Tuesday, October 25, 2016

The $900,000 Question Behind Bob Dylan's Nobel Prize

Bob Dylan (Reuters)
(Reuters) -- Many writers might give their right arm to be paid almost $1 million to deliver a lecture. But Bob Dylan's silence since he was awarded the Nobel Prize for Literature might mean he never sees the award money.

The American singer-songwriter, a cultural icon of dissent and protest from the 1960s onward, has said nothing about the award announced two weeks ago. But under Nobel rules, the winner must give one lecture on literature - or in Dylan's case even a concert - within six months to receive the $900,000 prize money.

Per Wastberg, a member of Swedish Academy that presents the award, has said that Dylan's silence is "rude and arrogant".

The Nobel Foundation does not accept any rejections of the prize - Dylan's name will be listed as the winner in 2016 whatever he says.
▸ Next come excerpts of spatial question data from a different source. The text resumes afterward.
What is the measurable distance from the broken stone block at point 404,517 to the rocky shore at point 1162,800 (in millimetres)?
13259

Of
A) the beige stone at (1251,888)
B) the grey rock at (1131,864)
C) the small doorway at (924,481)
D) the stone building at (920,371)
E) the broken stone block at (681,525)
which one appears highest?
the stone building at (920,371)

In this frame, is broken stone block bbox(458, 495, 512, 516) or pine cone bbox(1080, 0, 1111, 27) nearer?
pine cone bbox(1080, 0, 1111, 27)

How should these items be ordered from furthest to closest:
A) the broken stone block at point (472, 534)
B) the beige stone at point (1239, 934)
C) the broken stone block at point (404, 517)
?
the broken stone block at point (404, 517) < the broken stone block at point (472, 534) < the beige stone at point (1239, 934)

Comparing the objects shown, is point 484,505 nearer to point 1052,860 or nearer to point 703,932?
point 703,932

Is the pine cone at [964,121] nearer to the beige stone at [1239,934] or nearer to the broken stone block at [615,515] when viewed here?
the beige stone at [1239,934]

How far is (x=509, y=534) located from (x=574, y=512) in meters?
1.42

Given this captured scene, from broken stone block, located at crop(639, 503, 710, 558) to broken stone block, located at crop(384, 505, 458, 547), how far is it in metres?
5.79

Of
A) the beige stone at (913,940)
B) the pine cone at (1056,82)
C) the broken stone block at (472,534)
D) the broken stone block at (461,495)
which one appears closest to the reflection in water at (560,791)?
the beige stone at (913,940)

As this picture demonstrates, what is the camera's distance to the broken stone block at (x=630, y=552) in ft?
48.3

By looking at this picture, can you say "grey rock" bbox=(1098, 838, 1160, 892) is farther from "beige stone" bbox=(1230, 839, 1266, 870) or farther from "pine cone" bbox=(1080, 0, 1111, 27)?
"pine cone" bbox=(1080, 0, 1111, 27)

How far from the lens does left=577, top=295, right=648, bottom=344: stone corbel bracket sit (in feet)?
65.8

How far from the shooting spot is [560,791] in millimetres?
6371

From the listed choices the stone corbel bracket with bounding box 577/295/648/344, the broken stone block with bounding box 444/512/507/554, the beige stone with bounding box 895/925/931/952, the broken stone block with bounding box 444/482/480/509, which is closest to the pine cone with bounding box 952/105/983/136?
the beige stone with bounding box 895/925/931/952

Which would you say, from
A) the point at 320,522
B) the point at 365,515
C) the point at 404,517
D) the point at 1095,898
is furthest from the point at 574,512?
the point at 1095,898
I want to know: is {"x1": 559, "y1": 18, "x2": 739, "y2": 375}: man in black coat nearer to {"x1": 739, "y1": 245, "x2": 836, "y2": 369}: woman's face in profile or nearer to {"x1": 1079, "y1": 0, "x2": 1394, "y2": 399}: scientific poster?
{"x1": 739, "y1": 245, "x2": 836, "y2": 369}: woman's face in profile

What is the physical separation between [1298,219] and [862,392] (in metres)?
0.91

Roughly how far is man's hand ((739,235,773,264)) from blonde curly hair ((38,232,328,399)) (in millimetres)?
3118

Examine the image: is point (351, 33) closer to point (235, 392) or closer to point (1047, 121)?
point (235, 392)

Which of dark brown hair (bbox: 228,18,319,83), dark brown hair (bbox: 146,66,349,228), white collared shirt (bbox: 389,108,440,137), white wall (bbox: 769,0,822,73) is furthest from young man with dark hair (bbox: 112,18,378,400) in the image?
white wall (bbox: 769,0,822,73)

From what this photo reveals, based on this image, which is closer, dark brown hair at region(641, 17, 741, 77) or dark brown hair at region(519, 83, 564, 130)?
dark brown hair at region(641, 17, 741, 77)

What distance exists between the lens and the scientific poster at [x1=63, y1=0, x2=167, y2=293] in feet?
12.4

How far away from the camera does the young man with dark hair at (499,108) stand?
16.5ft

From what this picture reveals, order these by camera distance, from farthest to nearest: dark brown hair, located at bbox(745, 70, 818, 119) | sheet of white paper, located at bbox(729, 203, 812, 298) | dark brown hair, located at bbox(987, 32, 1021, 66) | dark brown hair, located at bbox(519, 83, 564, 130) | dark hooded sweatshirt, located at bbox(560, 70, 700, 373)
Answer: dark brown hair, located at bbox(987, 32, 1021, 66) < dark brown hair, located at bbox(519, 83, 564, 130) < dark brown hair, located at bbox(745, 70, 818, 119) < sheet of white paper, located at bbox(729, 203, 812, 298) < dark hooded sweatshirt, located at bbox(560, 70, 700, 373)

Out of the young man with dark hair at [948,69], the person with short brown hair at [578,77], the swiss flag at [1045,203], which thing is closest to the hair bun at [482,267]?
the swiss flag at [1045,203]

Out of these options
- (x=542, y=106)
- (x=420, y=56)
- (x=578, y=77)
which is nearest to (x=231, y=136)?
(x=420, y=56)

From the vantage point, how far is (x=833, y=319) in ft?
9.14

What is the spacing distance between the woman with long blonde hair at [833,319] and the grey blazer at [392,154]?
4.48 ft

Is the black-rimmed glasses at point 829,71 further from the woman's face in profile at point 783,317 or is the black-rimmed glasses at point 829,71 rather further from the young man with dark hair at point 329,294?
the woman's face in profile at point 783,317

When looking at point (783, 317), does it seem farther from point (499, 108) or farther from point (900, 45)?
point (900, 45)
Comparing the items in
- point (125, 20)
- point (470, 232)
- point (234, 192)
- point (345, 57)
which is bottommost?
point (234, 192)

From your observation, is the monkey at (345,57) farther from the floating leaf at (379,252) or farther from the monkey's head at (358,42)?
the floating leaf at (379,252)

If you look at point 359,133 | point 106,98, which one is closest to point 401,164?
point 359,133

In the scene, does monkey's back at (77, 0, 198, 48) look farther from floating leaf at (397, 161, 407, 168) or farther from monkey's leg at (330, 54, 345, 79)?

But the award money is a different matter.

As a condition, Dylan must give a lecture on a subject "relevant to the work for which the prize has been awarded" no later than 6 months after Dec. 10, the anniversary of dynamite inventor Alfred Nobel's death.

"That is what we ask for in return," said Jonna Petterson, spokeswoman for the Nobel Foundation, adding Dylan could also opt to give a concert instead of a lecture. "Yes, we are trying to find an arrangement that suits the laureate (Dylan)."

The Academy honored the 75-year-old Dylan for "having created new poetic expressions within the great American song tradition".

Dylan's songs, such as "Blowin' in the Wind", "The Times They Are A-Changin'", "Subterranean Homesick Blues" and "Like a Rolling Stone" captured the rebellious and anti-war spirit of the 1960s generation and moved many young people later as well.